## Supplied records
--------------------------------------------------
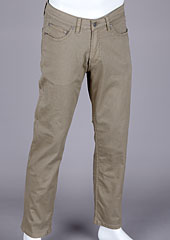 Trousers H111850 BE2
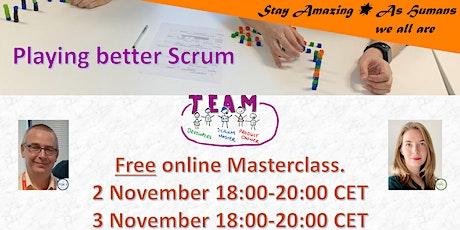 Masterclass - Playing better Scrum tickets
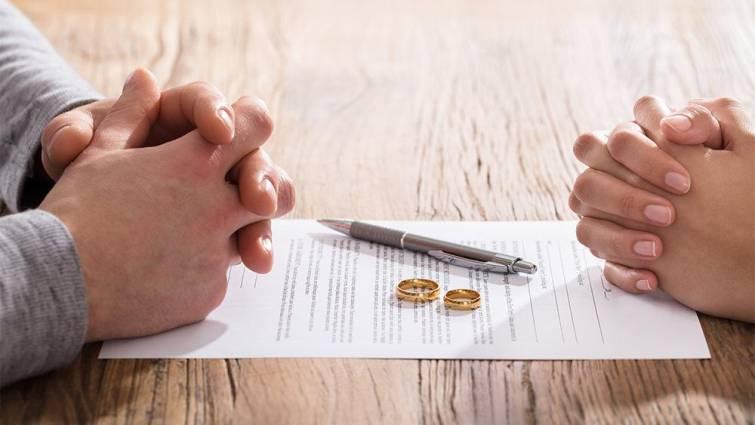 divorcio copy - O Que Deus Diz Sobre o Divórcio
--------------------------------------------------
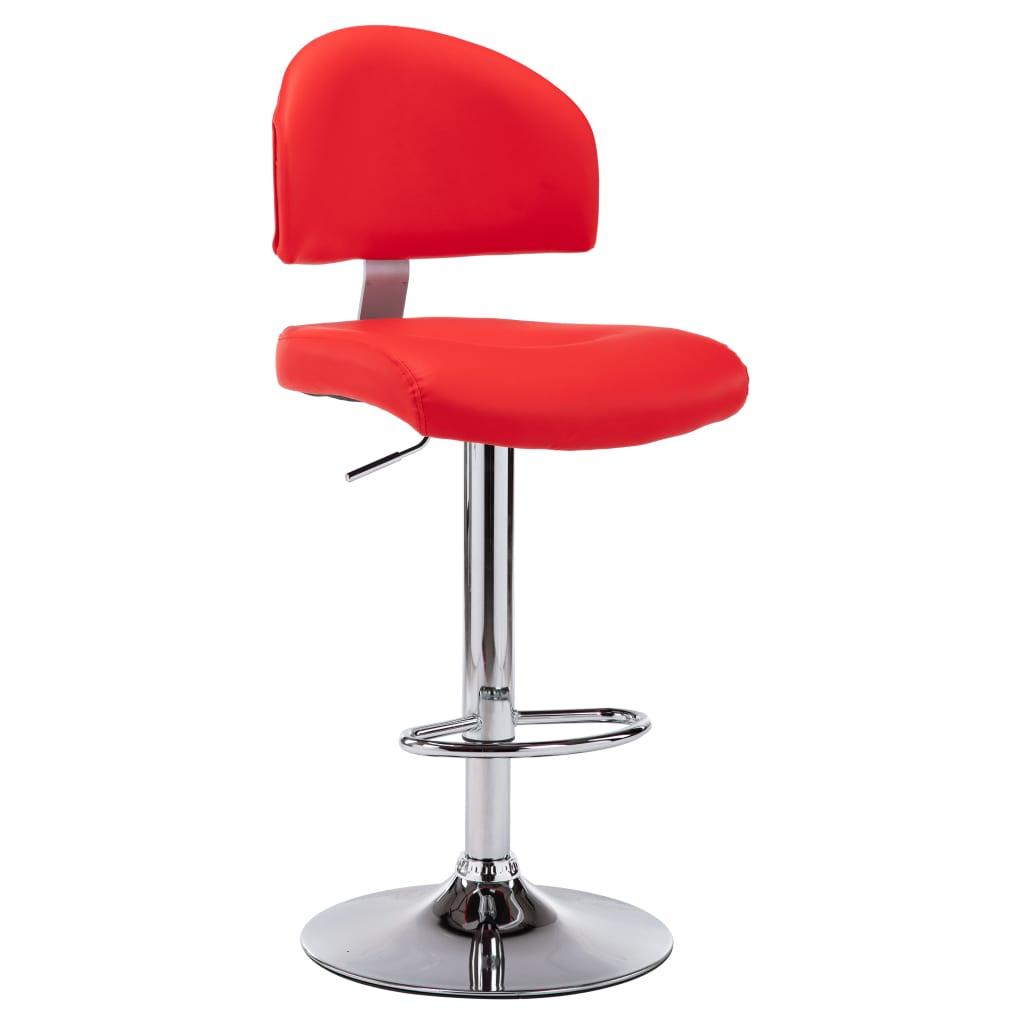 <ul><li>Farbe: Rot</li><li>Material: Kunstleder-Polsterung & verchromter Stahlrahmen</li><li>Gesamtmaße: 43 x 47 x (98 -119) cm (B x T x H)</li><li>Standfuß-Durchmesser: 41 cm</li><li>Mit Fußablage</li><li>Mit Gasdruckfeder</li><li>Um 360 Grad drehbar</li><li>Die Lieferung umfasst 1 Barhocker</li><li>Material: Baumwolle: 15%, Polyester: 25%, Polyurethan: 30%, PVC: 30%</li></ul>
--------------------------------------------------
## Directions
Although pictures appear among the records above, none are to be output; print exactly the lines from the line containing "Trousers H111850 BE2" through the line containing "divorcio copy - O".

## Exercise answer
 Trousers H111850 BE2
 Masterclass - Playing better Scrum tickets
 divorcio copy - O Que Deus Diz Sobre o Divórcio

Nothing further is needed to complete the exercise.